Travellers these days are obsessed with shooting the perfect photo to rake in those Instagram likes, and Johnny Bonde from Denmark went to extreme lengths to snap the ultimate selfie last year. Bonde bumped into a saltwater crocodile on the banks of Lake Kununurra in WA — literally — when he slipped while taking a photo and slammed his body into the croc, who retaliated by munching on the backpacker’s arm. “I learned my lesson,” Johnny said. “Try to snap a croc, and they’ll snap you right back!”
The winding Great Ocean Road is one of the biggest backpacker magnets in Victoria — but three Belgians’ journey involved a few more twists and turns than they would’ve liked. The unlucky trio sparked a massive 24-hour search and rescue mission involving four police units and the air wing when they unintentionally went all Bear Grylls this June, after their car got bogged in mud and their phone battery died in the middle of an emergency call seeking help.
It’s no secret that backpackers are fond of a drink or nine, and ever-so-rarely, things get a little out of control. One French backpacker woke up with a hangover that was more costly than usual in 2014 when he and a few hundred mates turned Cable Beach in Broome — normally the tranquil home of camel trains striding along the sand as the sun sets over the Indian Ocean — into a massive bonfire bash, copping a disorderly conduct and pot possession charge from party-pooping police. Naughty boy.
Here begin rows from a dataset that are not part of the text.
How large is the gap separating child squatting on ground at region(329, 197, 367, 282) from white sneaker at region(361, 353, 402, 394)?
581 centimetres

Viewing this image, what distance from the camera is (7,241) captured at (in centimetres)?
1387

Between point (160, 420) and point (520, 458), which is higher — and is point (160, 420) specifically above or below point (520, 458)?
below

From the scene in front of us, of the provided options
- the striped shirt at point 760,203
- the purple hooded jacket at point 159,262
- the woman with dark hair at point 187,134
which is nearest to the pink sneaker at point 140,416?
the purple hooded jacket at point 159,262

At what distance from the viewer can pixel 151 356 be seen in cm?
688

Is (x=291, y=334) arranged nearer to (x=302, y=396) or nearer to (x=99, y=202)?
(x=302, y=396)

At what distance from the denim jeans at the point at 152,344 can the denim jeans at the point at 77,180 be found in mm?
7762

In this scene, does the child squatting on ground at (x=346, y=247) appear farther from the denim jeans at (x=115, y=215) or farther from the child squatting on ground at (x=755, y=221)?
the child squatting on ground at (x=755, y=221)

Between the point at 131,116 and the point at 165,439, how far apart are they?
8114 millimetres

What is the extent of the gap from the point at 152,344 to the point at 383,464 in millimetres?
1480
Plenty of law-abiding backpackers get a legitimate job when they come to Australia — something like picking fruit on a farm or pulling beers in a pub or working construction on a building site. Making a few bucks through credit card fraud? Less advisable. Canadian teenager Nathanial Meryk Bell was fined $1200 by Noosa Magistrates Court this June for checking in to a Sunshine Coast resort with credit card details he purchased off the dark web, before telling the court he planned to continue his working holiday (making money legally this time, of course).
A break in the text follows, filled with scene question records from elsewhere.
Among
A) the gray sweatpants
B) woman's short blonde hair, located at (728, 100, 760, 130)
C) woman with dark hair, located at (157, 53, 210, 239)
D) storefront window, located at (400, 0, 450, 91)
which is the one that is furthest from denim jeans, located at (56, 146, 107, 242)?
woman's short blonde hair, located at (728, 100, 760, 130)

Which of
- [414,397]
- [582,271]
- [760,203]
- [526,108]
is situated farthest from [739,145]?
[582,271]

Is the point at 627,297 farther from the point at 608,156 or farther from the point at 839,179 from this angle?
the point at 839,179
Would you leap into crocodile-infested waters to impress a girl? Because that’s exactly what 18-year-old Lee De Paauw did in March. This backpacker fail involves a daft Australian trying to impress a British backpacker after 10 glasses of goon, when Lee told a group of travellers — including his love interest Sophie Paterson — that crocs were less likely to attack an Aussie than a foreigner, and jumped into Innisfail’s Johnstone River to prove it. His theory was destroyed when a crocodile nearly ripped his left arm off before Lee escaped by punching it in the nose and poking his eyes. The North Queenslander recovered in hospital and Sophie accepted his invitation for a date, so perhaps the leap of faith wasn’t completely stupid after all.
Anyone who’s ever caught an episode of Bondi Rescue knows that international backpackers aren’t always the most careful in the surf, so now a council on New South Wales’ Mid North Coast is teaching travellers about ocean safety. Working holiday makers around Coffs Harbour are now being educated about how to take care of themselves in the water, including the golden rule: swim between the flags, which designate the safest area of the beach patrolled by lifesavers.
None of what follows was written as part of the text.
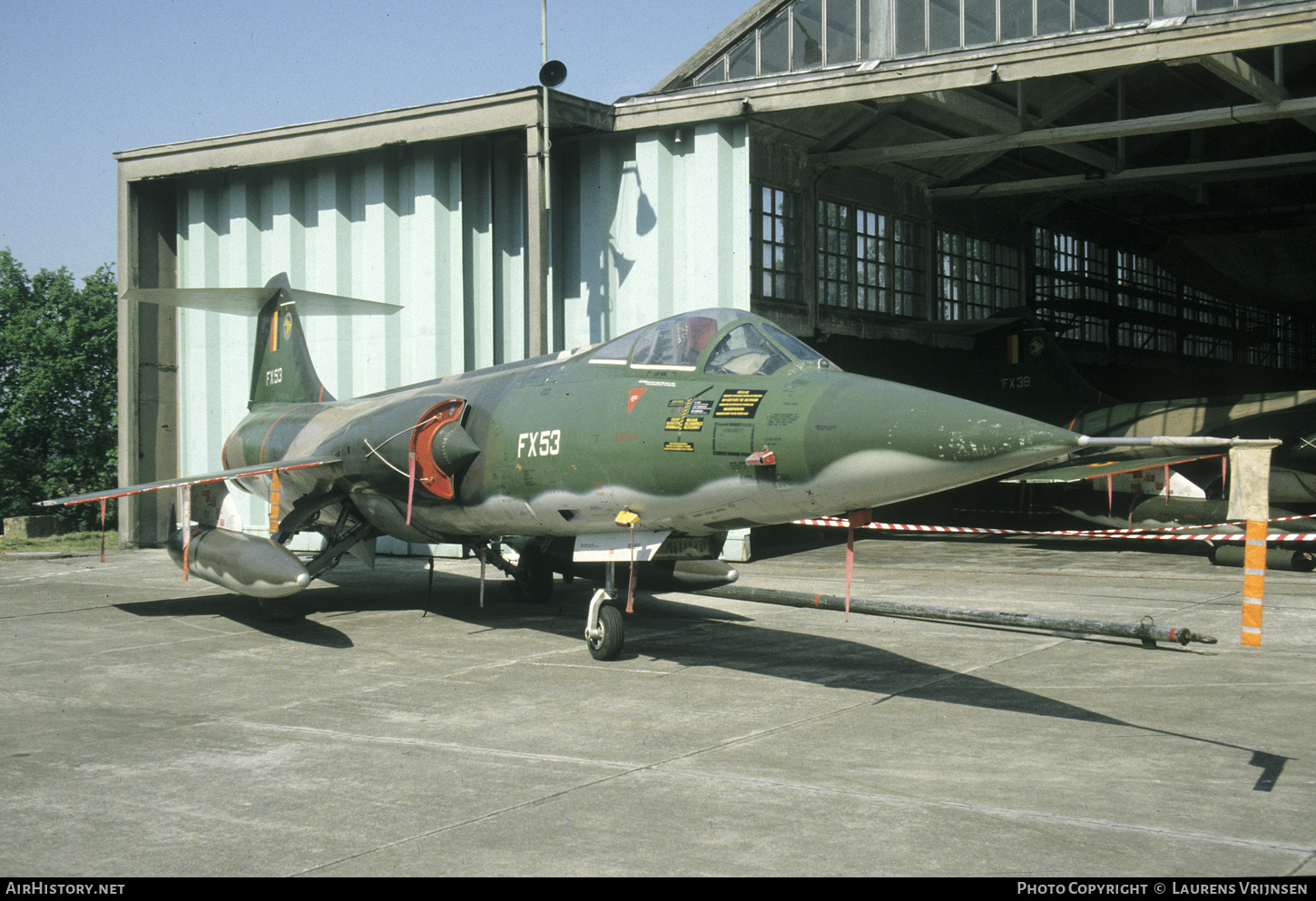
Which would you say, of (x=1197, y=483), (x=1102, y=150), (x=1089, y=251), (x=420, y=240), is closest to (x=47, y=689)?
(x=420, y=240)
Walk into any hostel in Australia and you’ll spot an Englishman, fresh off the plane from Heathrow, who’s spent the day at the beach sans-sunscreen and now sports skin that glows somewhere between smoked salmon pink and fire engine red. The scourge of sunburn is so bad that Queensland’s emergency services have even reported a spike in hospitalisations during the summer high season because of burnt backpackers. Remember to slip on a shirt, slop on sunscreen, slap on a hat, seek shade and slide on some sunglasses, kids.